==== Information provided
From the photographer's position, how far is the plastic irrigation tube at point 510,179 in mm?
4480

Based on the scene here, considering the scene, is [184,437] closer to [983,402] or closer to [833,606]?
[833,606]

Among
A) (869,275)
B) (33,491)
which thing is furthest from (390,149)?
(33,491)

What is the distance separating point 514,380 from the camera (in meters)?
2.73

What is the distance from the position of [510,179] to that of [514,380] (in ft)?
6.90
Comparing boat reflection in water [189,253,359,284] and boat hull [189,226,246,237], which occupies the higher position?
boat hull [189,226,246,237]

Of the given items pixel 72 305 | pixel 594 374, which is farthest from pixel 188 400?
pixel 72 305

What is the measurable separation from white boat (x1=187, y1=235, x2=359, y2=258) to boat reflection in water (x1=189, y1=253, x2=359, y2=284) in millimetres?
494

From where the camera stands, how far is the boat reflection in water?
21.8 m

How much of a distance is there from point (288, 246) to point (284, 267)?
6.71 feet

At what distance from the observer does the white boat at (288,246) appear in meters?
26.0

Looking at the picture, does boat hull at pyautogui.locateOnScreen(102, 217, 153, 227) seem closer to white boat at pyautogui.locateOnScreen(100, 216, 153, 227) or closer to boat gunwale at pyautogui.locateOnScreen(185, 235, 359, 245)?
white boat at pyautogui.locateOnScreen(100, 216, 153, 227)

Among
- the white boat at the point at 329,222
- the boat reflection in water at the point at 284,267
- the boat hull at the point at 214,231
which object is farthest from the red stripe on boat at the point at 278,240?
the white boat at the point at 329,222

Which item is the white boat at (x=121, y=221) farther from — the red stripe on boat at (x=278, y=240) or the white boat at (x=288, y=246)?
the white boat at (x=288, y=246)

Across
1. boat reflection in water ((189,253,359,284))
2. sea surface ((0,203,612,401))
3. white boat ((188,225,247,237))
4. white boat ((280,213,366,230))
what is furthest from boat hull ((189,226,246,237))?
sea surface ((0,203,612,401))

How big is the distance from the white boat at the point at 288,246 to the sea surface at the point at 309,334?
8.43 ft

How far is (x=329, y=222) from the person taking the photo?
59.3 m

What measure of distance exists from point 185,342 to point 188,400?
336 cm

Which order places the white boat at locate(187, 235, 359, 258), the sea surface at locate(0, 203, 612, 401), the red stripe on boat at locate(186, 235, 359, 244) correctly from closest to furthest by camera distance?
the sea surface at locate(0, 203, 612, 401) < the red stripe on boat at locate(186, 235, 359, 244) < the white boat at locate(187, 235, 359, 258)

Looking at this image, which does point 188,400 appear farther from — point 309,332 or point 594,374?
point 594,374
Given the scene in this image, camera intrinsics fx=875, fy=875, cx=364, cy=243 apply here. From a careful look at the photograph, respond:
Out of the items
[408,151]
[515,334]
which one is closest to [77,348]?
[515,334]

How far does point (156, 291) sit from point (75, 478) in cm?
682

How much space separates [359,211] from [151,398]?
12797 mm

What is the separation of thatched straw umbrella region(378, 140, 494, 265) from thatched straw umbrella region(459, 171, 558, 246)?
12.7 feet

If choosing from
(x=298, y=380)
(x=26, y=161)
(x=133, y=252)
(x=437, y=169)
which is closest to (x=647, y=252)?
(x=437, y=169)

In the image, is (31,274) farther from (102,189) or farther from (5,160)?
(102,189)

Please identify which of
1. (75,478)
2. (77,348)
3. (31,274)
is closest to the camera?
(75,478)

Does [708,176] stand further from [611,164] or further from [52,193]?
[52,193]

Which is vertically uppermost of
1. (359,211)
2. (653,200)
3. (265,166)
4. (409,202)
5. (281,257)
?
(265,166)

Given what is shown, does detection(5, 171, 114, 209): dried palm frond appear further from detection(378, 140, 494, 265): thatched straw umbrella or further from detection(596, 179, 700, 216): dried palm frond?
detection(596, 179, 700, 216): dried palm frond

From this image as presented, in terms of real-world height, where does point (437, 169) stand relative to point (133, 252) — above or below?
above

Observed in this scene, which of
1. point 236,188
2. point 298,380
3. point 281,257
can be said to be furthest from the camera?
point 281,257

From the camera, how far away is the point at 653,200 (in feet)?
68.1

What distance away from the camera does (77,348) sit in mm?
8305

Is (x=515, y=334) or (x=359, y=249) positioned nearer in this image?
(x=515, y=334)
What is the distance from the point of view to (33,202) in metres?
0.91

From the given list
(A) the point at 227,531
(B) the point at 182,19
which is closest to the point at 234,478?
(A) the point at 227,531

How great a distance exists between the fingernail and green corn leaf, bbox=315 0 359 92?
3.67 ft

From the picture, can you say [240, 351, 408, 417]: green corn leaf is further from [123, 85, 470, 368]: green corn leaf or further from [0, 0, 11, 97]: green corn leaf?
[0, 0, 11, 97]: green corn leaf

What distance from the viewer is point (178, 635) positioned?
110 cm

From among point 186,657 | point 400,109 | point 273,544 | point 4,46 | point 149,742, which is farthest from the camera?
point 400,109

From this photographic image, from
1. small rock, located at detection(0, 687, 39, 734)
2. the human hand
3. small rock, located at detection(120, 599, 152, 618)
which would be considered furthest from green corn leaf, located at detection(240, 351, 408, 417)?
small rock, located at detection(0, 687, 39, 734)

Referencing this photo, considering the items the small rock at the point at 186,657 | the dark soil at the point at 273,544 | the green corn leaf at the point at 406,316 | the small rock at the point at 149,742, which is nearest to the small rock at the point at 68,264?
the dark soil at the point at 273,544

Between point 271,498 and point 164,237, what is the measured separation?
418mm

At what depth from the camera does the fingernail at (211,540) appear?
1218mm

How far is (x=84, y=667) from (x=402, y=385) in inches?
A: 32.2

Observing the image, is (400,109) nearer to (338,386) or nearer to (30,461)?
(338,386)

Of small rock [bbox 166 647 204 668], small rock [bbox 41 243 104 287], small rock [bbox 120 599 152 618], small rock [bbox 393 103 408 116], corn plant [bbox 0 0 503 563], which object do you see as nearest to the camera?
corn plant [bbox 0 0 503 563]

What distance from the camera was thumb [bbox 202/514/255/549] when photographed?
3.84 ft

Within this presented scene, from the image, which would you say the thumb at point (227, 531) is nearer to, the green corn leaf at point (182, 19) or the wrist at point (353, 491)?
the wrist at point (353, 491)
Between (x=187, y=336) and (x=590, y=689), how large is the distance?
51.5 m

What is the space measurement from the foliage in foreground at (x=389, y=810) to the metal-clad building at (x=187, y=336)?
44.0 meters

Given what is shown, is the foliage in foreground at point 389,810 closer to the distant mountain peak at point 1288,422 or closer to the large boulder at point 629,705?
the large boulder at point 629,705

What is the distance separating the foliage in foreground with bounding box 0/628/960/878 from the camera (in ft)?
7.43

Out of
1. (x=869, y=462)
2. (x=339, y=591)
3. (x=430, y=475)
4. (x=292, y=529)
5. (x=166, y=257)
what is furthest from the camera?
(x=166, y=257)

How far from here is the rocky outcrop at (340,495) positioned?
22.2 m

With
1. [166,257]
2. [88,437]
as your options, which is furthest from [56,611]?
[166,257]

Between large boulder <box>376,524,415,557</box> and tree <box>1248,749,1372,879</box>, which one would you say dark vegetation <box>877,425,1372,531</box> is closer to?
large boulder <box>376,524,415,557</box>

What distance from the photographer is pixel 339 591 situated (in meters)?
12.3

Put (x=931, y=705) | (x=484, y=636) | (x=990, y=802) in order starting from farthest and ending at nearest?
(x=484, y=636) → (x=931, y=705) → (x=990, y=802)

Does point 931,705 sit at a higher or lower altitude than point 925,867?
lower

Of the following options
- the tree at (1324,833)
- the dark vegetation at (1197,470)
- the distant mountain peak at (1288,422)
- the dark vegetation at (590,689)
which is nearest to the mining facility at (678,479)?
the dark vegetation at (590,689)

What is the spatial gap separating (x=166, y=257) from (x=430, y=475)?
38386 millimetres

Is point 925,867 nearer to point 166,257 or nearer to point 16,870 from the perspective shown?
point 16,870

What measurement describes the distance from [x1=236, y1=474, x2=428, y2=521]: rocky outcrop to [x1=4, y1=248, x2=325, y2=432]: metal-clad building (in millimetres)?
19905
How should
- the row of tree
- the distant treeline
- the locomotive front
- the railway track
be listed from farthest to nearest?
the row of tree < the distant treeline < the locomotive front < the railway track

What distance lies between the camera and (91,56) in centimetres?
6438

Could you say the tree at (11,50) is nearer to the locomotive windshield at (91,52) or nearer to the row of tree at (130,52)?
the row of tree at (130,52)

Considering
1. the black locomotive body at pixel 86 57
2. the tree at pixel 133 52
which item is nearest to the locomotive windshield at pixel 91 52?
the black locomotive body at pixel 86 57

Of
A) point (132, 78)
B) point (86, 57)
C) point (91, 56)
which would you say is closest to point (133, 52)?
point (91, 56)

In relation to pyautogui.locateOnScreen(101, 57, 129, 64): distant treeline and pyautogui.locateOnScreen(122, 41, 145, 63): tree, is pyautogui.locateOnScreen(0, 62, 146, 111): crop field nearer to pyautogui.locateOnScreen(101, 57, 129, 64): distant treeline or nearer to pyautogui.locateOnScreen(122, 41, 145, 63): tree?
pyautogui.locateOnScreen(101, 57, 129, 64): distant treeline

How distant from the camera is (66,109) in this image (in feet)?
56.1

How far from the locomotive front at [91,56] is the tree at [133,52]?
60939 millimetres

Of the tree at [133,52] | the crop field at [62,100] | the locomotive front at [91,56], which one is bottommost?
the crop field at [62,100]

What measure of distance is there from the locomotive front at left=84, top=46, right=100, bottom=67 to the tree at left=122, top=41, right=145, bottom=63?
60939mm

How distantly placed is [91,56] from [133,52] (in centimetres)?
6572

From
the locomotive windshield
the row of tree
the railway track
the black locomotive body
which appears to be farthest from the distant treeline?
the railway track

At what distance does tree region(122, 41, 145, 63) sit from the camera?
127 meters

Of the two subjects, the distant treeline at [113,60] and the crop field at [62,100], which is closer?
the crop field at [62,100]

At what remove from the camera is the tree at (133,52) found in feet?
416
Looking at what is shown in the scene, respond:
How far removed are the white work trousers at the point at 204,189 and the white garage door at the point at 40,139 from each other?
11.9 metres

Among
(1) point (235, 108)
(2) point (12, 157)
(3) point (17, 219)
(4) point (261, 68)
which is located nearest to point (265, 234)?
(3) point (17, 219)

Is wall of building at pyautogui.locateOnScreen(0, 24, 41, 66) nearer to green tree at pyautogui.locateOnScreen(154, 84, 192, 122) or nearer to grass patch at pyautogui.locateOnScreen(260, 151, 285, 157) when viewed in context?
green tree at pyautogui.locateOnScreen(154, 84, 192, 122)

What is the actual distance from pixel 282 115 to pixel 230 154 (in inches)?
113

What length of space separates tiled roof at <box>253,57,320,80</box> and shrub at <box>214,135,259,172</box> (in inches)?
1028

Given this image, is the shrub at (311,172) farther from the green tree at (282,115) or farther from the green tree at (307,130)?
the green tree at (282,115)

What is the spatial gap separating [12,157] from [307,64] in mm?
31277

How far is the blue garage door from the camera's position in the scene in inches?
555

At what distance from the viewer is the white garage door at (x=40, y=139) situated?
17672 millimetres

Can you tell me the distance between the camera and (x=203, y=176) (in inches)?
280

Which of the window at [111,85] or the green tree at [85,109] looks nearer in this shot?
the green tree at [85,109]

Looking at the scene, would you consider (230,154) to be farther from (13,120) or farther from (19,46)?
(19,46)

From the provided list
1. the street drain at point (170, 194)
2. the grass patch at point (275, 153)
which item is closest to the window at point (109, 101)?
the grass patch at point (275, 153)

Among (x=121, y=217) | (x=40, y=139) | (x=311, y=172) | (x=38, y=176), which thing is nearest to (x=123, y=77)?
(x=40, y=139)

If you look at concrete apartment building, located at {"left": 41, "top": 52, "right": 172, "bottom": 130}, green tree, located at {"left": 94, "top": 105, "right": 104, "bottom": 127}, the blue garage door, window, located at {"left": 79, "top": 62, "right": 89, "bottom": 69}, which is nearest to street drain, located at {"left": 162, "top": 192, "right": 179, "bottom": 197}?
========
Set down exactly what runs from the line with "Among (x=121, y=217)" to the last line of the data above, including both of those lines and no others.

Among (x=121, y=217) | (x=40, y=139) | (x=311, y=172) | (x=38, y=176), which thing is nearest to (x=123, y=77)?
(x=40, y=139)

If you look at concrete apartment building, located at {"left": 41, "top": 52, "right": 172, "bottom": 130}, green tree, located at {"left": 94, "top": 105, "right": 104, "bottom": 127}, the blue garage door, window, located at {"left": 79, "top": 62, "right": 89, "bottom": 69}, which is nearest to street drain, located at {"left": 162, "top": 192, "right": 179, "bottom": 197}?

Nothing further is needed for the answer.